START Excerpted passage

Renowned Indian surgeon Sushruta, author of Sushruta Samhita lived in Varanasi, which remains a centre for Ayurveda and yoga. Adi Shankara wrote his commentaries on Hinduism here while Tulsidas wrote much of his Ram Charit Manas on the banks of the Ganga. Munshi Ghat was named after Hindi writer Munshi Premchand, a native of Benares whose ancestral house lies in Lamhi village on Azamgarh Road. Novelist, poet and playwright Bharatendu Harishchandra was conferred his famous title in 1880 at Kashi.


‘This was the spot where Bismillah Khan used to sit and play the shehnai,’ an old gentleman indicated with his wobbly chin. ‘Soooo… many music maestros’ chipped in a guy reading a newspaper. ‘Ravi Shankar (sitar), Gopal Mishra (sarangi), Pandit Chhannulal Mishra (singer), Kishan maharaj (tabla)…’ Pandit Ram Sahai (1780–1826) developed the Benares tabla gharana two centuries ago.

After learning tabla from his father at the age of five, he became a disciple of Modhu Khan of the Lucknow gharana. When Wazir Ali Khan, the new Nawab of Oudh, asked if the 17-year-old lad could perform a recital for him, Modhu Khan agreed, but on the condition that Ram Sahai would not be interrupted till he finished playing. Ram Sahai played for seven consecutive nights. Shortly after this performance, he returned to Benares, went into seclusion for 6 months and laid down the tenets of a new gharana by adapting the Banaras baj (tabla playing) as per the style of gayaki (singing).


‘There’s no better time to immerse yourself in Varanasi than the famous Ramleela at Ramnagar’, said Pandit Ravi Shankar Pandey, priest at the Vyas Temple inside Ramnagar Fort. Kashi Naresh Maharaja Udit Narayan Singh started the tradition of staging the episodic play across various locations of the city in mid-19th century. ‘The first act is the birth of Ravana followed by Bhagwan janam at dawn. Then there’s Taraka, Ahalya, Phulwari, Dhanush yagya, Vivah, Vidai, Kevat, Valmiki ashram, Chitrakoot, Bharat Milaap, Panchvati…’ Pandey ji’s voice trailed off. ‘Come for a month,’ he said quite seriously.

Not far from the place where Ved Vyasa started writing the great Indian epic Mahabharata, the Saraswati Bhawan Museum had a nice collection of royal possessions and a rare handwritten manuscript by Tulsidas. Bharat Kala Bhavan at BHU with costumes, decorative art, postage stamps and miniature paintings was another treasure trove. And crammed in between were shops selling boondi, khoa, paneer, lassi, peda and everything under the sun. Locals firmly believed that due to the blessings of Ma Annapoorneshwari, Banaras would always remain the land of plenty…



At a Glance
Resting on the mystical trident of Shiva and bracketed between the rivers Varuna and Asi, Varanasi lies on a curve of the Ganga between Rajghat in the north and Assi Ghat to the south. The 2.5 mile (4 km) distance between these two confluences is littered with temples and Hindu pilgrims do the Pancha-kroshi Yatra, a 5-mile round trip journey ending with a ritual visit to the Sakshi Vinayak Temple. However the city also occupies an important position for Jains, Budddhists and Muslims.

END Excerpted passage

Exercise brief:
Copy the Varanasi passage from "Renowned Indian surgeon" to "two centuries ago.", changing "playwright" to "dramatist". None of the entries is needed.

START Extracted information

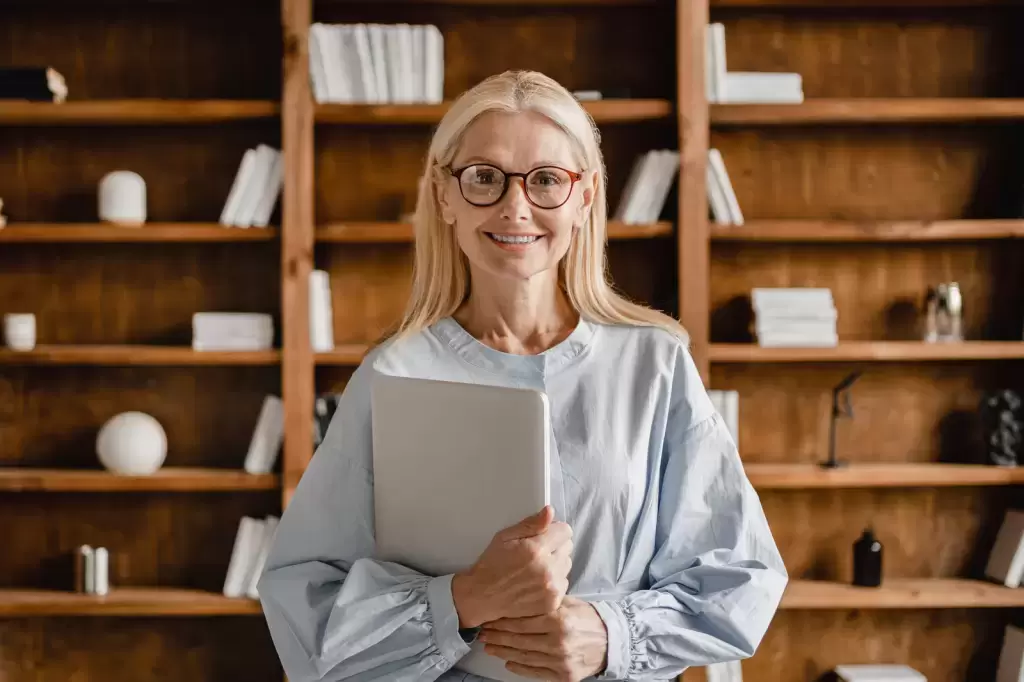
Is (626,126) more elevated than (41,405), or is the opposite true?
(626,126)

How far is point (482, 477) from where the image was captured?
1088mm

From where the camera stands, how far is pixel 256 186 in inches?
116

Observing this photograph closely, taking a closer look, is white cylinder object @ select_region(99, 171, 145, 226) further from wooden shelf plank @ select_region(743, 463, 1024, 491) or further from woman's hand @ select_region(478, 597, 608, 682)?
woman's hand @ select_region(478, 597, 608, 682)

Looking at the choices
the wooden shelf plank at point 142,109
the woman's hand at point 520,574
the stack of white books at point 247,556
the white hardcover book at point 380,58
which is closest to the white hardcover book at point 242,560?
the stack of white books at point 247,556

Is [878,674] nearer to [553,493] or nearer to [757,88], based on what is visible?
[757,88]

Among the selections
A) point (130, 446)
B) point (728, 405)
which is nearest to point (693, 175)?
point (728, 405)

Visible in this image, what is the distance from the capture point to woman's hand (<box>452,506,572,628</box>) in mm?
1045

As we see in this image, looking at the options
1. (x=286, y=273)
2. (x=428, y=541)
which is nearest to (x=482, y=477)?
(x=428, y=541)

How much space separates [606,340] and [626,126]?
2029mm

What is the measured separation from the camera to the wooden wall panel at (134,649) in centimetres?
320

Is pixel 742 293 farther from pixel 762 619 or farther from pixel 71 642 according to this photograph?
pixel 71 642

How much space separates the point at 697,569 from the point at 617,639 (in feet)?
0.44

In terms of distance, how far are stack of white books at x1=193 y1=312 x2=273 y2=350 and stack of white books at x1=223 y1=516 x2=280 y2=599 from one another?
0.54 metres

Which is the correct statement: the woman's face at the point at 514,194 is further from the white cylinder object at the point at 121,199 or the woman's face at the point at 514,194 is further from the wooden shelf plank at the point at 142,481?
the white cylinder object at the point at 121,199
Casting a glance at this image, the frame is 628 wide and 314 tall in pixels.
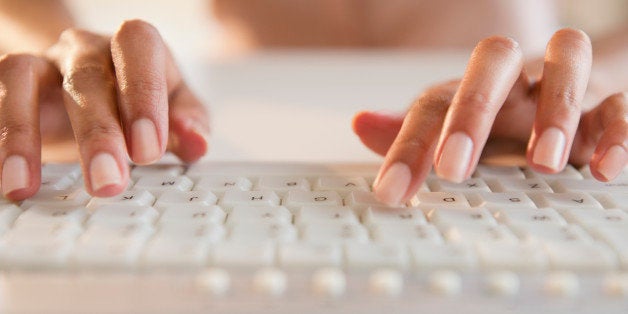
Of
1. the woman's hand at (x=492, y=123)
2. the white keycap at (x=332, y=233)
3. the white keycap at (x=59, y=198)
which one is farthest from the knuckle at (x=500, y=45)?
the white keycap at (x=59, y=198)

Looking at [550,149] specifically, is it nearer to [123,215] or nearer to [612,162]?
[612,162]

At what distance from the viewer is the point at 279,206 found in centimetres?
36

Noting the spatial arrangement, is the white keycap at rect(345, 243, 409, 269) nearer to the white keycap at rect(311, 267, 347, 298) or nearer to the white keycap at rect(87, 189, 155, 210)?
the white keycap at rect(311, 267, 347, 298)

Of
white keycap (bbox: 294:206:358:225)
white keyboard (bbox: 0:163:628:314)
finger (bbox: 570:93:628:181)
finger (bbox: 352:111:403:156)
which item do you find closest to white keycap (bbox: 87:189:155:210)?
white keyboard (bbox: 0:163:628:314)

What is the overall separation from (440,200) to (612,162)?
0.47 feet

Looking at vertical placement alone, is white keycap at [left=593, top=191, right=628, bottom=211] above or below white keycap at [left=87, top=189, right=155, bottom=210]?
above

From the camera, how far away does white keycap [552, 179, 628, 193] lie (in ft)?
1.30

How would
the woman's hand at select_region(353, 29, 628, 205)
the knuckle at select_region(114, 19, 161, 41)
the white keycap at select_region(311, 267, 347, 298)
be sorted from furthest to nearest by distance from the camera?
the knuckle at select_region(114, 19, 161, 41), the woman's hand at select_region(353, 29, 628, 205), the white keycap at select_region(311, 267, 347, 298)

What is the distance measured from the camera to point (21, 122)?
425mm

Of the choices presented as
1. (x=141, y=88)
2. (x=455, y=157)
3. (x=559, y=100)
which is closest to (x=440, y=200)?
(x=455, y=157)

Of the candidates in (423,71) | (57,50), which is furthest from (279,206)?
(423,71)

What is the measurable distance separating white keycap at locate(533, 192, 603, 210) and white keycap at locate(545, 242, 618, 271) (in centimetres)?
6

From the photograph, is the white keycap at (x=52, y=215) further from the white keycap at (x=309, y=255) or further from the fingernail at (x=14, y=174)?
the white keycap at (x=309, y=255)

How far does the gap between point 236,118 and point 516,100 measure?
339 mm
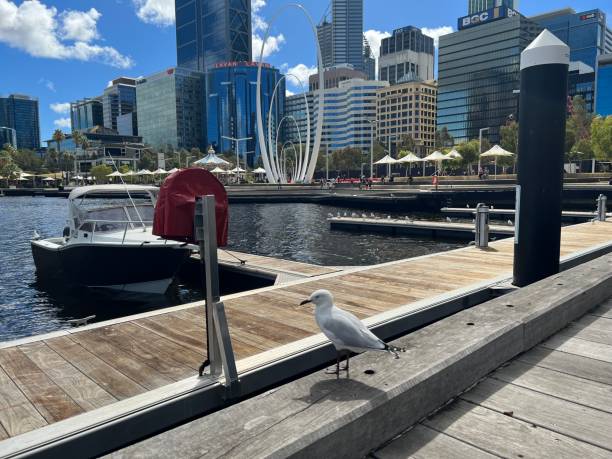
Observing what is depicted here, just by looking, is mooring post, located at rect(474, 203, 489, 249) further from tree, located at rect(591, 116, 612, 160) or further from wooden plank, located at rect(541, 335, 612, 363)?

END Extracted information

Result of this exercise:
Renowned Indian surgeon Sushruta, author of Sushruta Samhita lived in Varanasi, which remains a centre for Ayurveda and yoga. Adi Shankara wrote his commentaries on Hinduism here while Tulsidas wrote much of his Ram Charit Manas on the banks of the Ganga. Munshi Ghat was named after Hindi writer Munshi Premchand, a native of Benares whose ancestral house lies in Lamhi village on Azamgarh Road. Novelist, poet and dramatist Bharatendu Harishchandra was conferred his famous title in 1880 at Kashi.


‘This was the spot where Bismillah Khan used to sit and play the shehnai,’ an old gentleman indicated with his wobbly chin. ‘Soooo… many music maestros’ chipped in a guy reading a newspaper. ‘Ravi Shankar (sitar), Gopal Mishra (sarangi), Pandit Chhannulal Mishra (singer), Kishan maharaj (tabla)…’ Pandit Ram Sahai (1780–1826) developed the Benares tabla gharana two centuries ago.